BRANO DELL'ESERCIZIO:
------

Death Grips e il nuovo ritorno sulle scene: potenti come non mai. Poi il nuovo singolo di NGHTMRE e il ritorno in grande stile dei The Invisible. Gustati Demography #106

Curiosi i Death Grips: avevano diffuso gratuitamente i loro album, poi avevano annunciato il ritiro dalle scene, e ora eccoli qui con Hot Head, più carichi e rabbiosi che mai. Il noiserap targato Death Grips è un marchio di fabbrica inconfondibile, oltre ad essere fonte di ispirazione per molti artisti dai generi più disparati (non a caso hanno ottenuto elogi pubblici da gente come David Bowie, Iggy Pop e Bjork).
Hot Head è perfettamente in linea con lo stile di una band ibrida, infuocata e viscerale: il cantato di MC Ride è slabbrato e vigoroso, le sfuriate percussionistiche di Zach Hill scandiscono la schizofrenia del pezzo, così strutturalmente complesso da necessitare più di un ascolto, almeno per essere giudicato. Dai Death Grips ancora nessuna notizia su un possibile nuovo album o tour, nel frattempo restiamo fiduciosi e magari compriamoci qualche dipinto di MC Ride, visto che da poco li ha messi in vendita.

------

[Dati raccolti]
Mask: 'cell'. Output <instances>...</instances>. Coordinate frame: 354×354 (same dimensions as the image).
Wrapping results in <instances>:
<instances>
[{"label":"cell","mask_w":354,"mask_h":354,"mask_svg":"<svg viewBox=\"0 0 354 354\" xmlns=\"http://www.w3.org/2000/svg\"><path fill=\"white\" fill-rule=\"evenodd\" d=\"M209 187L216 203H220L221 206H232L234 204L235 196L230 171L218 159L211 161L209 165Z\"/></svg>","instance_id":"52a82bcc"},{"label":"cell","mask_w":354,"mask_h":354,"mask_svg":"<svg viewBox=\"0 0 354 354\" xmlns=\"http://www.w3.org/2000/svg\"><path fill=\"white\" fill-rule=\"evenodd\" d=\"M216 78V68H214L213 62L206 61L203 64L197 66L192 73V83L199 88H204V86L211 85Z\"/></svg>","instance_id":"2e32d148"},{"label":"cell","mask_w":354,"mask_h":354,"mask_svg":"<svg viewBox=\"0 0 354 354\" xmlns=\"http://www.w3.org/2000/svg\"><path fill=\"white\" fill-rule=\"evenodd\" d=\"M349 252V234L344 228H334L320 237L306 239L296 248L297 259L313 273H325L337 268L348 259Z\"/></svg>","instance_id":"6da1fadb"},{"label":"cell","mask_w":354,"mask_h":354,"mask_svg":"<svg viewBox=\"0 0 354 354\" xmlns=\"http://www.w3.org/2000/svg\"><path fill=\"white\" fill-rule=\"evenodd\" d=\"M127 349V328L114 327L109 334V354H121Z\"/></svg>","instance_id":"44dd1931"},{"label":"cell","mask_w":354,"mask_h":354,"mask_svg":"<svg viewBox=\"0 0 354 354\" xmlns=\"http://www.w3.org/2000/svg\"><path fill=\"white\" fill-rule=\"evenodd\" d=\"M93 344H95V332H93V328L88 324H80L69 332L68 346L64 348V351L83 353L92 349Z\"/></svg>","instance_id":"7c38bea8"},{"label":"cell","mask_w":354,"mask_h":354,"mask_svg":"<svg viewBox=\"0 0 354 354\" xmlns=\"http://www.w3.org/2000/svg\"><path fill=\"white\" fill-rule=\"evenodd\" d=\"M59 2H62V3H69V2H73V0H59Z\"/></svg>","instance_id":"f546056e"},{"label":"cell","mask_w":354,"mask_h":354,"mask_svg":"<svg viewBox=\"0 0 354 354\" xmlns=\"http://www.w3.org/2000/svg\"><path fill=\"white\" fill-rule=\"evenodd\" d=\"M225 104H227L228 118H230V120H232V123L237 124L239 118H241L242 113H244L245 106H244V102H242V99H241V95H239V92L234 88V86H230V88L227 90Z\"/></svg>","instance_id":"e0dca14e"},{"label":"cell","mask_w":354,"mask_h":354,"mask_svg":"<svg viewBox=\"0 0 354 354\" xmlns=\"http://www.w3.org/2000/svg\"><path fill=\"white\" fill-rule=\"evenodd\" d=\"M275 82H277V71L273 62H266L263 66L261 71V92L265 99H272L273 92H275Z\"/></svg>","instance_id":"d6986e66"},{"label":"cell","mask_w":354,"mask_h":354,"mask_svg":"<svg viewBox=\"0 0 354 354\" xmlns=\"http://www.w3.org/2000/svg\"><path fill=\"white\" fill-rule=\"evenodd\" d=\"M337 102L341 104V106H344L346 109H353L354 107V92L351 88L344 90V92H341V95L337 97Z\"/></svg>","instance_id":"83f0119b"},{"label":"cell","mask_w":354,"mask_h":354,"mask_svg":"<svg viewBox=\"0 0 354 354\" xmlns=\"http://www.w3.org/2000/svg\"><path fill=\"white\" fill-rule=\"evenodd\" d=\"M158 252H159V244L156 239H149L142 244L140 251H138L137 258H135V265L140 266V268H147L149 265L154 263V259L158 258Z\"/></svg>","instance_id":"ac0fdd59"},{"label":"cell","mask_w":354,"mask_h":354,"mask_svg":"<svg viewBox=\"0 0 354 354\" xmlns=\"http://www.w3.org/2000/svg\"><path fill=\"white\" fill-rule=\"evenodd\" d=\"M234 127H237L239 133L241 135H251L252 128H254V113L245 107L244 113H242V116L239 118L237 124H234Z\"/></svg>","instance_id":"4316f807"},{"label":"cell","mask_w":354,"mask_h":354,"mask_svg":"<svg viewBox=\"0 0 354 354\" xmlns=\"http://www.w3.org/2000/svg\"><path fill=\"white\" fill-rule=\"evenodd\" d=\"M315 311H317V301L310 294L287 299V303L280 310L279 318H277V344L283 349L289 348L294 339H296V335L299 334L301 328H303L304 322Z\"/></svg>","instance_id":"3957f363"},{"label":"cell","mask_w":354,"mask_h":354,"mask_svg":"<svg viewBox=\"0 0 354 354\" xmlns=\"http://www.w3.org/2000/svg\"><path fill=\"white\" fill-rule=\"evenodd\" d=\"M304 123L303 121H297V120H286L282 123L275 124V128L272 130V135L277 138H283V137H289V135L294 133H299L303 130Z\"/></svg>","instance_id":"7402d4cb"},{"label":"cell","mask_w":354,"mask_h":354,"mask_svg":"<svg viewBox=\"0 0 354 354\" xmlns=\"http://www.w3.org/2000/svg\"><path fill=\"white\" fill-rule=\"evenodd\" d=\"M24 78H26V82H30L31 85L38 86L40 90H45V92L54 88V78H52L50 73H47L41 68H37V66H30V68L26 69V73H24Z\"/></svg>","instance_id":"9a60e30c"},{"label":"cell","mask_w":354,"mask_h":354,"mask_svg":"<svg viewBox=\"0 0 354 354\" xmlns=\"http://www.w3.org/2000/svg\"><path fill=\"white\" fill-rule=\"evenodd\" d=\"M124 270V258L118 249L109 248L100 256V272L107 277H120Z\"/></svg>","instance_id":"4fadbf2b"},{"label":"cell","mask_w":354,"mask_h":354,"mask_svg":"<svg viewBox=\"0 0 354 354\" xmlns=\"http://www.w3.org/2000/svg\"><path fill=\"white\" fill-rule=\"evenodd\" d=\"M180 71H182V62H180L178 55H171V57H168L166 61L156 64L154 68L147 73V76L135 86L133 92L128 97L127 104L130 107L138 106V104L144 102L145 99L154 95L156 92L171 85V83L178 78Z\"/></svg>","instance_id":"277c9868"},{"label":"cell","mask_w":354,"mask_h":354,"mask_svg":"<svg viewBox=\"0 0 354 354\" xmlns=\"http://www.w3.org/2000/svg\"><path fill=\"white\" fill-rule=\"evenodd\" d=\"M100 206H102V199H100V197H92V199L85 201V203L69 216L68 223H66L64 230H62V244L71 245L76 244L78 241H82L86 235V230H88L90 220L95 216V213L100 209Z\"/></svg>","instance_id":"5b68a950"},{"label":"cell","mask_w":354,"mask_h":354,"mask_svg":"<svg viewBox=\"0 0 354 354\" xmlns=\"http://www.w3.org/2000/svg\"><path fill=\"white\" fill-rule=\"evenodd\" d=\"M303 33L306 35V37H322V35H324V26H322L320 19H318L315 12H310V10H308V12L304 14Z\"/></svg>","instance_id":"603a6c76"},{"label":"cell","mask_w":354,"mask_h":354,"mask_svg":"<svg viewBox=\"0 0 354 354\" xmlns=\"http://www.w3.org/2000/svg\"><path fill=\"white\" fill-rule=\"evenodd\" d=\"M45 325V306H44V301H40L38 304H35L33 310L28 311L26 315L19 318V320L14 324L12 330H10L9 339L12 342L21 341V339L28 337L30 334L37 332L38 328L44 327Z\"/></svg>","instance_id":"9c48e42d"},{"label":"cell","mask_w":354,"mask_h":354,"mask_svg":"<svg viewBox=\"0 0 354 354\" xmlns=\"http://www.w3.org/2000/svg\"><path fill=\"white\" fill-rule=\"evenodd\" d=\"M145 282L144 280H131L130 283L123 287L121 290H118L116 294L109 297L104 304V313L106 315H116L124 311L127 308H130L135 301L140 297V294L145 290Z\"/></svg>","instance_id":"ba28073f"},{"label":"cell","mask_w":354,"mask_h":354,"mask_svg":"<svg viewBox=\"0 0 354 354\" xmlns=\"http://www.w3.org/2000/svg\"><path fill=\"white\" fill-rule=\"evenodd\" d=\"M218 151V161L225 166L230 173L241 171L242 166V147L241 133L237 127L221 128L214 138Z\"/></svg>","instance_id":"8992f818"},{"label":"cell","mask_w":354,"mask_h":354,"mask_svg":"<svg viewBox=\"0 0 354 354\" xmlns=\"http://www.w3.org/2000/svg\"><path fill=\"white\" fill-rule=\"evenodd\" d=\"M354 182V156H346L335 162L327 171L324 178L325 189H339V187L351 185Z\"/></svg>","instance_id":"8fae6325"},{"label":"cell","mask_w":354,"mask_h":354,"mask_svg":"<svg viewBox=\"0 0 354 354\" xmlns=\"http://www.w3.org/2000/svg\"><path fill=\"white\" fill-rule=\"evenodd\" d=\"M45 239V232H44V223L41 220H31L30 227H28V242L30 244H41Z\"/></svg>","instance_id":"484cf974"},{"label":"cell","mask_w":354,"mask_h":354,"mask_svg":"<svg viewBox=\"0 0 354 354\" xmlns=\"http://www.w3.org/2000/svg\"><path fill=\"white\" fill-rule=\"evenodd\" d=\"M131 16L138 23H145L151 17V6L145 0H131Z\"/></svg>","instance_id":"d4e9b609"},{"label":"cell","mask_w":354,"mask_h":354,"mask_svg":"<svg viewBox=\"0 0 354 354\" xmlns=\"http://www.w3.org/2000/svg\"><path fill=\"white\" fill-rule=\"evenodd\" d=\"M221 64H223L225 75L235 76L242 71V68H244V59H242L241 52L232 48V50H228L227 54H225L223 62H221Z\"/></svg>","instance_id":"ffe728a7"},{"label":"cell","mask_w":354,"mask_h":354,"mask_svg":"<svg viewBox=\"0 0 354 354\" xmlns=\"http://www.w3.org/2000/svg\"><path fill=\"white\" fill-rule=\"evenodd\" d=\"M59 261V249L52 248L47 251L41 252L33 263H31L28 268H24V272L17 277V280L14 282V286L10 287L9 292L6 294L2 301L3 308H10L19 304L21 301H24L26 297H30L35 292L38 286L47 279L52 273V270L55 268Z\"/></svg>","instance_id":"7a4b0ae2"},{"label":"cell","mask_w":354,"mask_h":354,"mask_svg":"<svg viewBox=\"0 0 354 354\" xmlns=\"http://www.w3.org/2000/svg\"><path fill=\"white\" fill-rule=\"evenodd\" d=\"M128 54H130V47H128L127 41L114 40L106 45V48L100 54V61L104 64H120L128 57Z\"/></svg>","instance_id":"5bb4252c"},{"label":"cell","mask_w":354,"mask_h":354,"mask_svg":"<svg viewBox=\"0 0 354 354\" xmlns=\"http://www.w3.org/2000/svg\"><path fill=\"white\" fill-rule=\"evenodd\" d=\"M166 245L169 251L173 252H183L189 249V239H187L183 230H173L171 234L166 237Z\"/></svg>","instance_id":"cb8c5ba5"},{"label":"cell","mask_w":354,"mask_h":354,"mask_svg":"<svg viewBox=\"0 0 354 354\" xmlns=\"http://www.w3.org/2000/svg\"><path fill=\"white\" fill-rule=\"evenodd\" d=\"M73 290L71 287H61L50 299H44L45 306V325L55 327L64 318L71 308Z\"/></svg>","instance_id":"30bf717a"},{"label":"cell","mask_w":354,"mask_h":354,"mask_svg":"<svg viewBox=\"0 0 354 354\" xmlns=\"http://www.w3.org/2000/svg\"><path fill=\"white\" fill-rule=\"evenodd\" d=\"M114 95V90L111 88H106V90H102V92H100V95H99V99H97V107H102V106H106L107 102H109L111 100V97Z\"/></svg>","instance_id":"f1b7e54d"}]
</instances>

------

ISTRUZIONI DEL COMPITO: Secondo il brano sui Death Grips, perché Hot Head richiede più di un ascolto? Rispondi in una o due frasi. Il materiale non serve per svolgere il compito.

SOLUZIONE: Hot Head richiede più di un ascolto perché il pezzo è strutturalmente così complesso che va ascoltato più volte, almeno per poterlo giudicare.